Developmental genetic programs and activity-dependent mechanisms instruct neocortical area mapping.
Curr Opin Neurobiol. 2018 Jul 10;53:96-102. doi: 10.1016/j.conb.2018.06.007. [Epub ahead of print]
Simi A1, Studer M2.
1. Université Côte d’Azur (UCA), CNRS, Inserm, iBV, Institut de Biologie Valrose, 06108 Nice, France.
2. Université Côte d’Azur (UCA), CNRS, Inserm, iBV, Institut de Biologie Valrose, 06108 Nice, France. Electronic address: Michele.firstname.lastname@example.org.

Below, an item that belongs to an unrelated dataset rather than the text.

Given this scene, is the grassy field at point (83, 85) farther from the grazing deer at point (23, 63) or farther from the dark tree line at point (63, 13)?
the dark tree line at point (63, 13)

The subdivision of the mammalian neocortex into specialized modality-specific areas is responsible for the processing of sensory information followed by an adequate motor response. This process, called arealization, depends on the graded expression of transcription factors in neocortical progenitors and postmitotic neurons prenatally, and on external activity-dependent cues driven by thalamocortical axons during postnatal stages. Thalamic inputs are guided within an intrinsically determined genetic framework to selectively target and innervate layer 4 (L4) cortical neurons in a somatotopic manner. L4 spiny stellate neurons are excitatory locally projecting neurons, which undergo a drastic dendrite remodeling during the first postnatal week and represent the principal sensory gateway to the neocortex. In this review, we will discuss the way intrinsic cortical gene regulation and extrinsic activity-dependent inputs instruct the cellular reorganization of L4 spiny stellate neurons, necessary for proper formation of the barrel cortex during the development of primary somatosensory maps.